##### Selection
Service:- 31 May 2020
Hello and welcome to Elderslie Kirk online. This is our tenth our online services, and again I thank everyone who has taken the time to pass on comments and observations.
Once again this week we have some video greetings and a number of teacup pictures and I hope that many more of you will send in videos and pictures in the weeks to come.
This week we celebrate Pentecost the event which can in many ways be seen as the birth of the church. To mark Pentecost the Moderator of the General Assembly has put together an only act of worship for the whole church. If you want to watch this you will be able to find it on the Church of Scotland’s Facebook page or by following the link This service, and resources relating to it, are now available for download for those who wish to embed the video in websites or social media, or to use in other ways, at the following link: https://stream1.churchofscotland.org.uk/worship/weekly-worship/pentecost.
##########
##### Dataset content
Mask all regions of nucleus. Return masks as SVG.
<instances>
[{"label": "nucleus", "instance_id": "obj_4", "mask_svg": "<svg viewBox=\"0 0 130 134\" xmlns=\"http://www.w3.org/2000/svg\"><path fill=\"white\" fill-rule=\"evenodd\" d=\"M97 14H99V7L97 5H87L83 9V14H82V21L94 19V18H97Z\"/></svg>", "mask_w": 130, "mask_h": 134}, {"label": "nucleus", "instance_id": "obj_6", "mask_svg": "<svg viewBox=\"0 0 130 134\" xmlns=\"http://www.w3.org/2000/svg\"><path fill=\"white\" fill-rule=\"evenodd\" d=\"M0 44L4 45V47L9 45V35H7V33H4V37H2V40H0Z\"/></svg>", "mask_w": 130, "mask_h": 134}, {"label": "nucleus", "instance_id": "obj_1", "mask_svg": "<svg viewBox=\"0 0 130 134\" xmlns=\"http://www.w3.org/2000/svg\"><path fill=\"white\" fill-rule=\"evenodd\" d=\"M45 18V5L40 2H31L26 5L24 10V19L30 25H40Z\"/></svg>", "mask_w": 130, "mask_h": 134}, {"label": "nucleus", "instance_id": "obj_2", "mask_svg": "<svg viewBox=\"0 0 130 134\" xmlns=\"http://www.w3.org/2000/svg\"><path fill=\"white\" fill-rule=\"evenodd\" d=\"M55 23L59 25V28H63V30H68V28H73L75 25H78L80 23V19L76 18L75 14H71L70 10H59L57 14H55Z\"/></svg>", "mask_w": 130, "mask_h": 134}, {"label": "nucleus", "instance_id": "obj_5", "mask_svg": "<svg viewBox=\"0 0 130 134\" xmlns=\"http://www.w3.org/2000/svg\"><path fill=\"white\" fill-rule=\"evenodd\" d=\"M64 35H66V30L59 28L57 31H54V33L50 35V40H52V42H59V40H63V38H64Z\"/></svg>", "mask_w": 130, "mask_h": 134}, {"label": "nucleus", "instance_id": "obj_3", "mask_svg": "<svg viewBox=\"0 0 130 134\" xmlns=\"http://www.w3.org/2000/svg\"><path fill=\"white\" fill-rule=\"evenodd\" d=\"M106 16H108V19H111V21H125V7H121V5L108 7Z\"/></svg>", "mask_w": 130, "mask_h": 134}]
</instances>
##########
§ What to work on:
List every kind of contribution that the Elderslie Kirk service text says people have sent in for the online services.

§ Exercise answer:
- Comments
- Observations
- Video greetings
- Teacup pictures